Numa esquina qualquer, o sentimento do absurdo pode bater no rosto de um homem qualquer. Tal como é, em sua nudez desoladora, em sua luz sem brilho, esse sentimento é inapreensível”
Camus, O mito de Sísifo
Nascido em 1913, Camus viveu o período da primeira guerra na Argélia, cresceu no período do entre-guerras e mudou-se para a França no começo da segunda guerra. Em 1942, estando a França ocupada pelos nazistas, ele publicou um dos seus livros mais famosos: “O Mito de Sísifo“. É o ponto de partida de uma filosofia que batalha para encontrar qual felicidade é possível aos contemporâneos de tão sombrios tempos. O pensamento torna-se o vigor de um corpo em luta, buscando o que afirmar, onde se apoiar, como existir frente às práticas hostis de um mundo em guerra consigo mesmo. Sob estas condições, existir é um contrassenso. Por isso o único problema filosófico sério é o suicídio: julgar se a vida vale a pena ou não.

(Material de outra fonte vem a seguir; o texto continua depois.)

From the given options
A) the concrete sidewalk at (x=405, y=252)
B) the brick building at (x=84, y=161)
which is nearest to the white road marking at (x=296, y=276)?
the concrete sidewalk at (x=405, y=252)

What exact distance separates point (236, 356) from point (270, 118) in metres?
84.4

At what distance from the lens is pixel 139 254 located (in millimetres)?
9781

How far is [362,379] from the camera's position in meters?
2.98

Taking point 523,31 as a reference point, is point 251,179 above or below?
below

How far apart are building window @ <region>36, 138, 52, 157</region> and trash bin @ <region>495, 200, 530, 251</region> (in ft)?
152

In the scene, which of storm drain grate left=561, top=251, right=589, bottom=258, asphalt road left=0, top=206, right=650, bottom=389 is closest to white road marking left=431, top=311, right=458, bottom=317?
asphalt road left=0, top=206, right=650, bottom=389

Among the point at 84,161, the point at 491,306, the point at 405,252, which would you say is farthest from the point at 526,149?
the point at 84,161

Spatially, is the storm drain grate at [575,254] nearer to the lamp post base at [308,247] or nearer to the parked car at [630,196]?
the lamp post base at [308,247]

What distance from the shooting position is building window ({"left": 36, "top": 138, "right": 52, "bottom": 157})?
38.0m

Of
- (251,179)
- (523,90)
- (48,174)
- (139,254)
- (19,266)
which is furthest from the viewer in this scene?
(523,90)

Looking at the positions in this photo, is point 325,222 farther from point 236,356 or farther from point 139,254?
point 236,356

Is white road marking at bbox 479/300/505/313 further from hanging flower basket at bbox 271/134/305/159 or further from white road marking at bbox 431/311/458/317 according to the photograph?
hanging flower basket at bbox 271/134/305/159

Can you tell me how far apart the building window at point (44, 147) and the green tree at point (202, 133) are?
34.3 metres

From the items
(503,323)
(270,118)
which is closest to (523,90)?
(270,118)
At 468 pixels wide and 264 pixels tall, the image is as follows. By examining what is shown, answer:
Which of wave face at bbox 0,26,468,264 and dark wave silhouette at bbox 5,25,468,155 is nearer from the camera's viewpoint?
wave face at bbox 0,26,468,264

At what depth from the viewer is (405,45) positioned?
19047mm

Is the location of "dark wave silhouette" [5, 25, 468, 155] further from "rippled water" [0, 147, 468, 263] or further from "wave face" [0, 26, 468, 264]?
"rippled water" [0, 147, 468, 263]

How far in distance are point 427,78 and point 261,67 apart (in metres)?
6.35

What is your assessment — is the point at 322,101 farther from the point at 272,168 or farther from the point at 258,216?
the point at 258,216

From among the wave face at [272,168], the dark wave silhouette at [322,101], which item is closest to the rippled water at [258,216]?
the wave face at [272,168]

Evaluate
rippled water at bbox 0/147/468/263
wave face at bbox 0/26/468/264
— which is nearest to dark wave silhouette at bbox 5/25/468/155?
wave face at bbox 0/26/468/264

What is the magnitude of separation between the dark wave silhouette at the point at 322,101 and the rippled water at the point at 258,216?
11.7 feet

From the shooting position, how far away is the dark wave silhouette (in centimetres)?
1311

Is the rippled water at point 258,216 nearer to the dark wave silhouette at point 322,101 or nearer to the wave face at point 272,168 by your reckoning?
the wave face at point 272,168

Sempre se considera o suicídio como uma questão muito distante, colocada de lado por razões de coesão social. Camus encara a possibilidade de frente: trata-se de tomá-la no seu sentido mais individual, no nível do pensamento. Compreender qual a lucidez de um homem que se atira da janela, procurar qual a grande obra de um homem que atira em si mesmo. A consideração real de podermos nos matar é o que pode fortalecer de fato as nossas razões para viver. Nossa primeira grandeza será a de sabermos que vamos morrer.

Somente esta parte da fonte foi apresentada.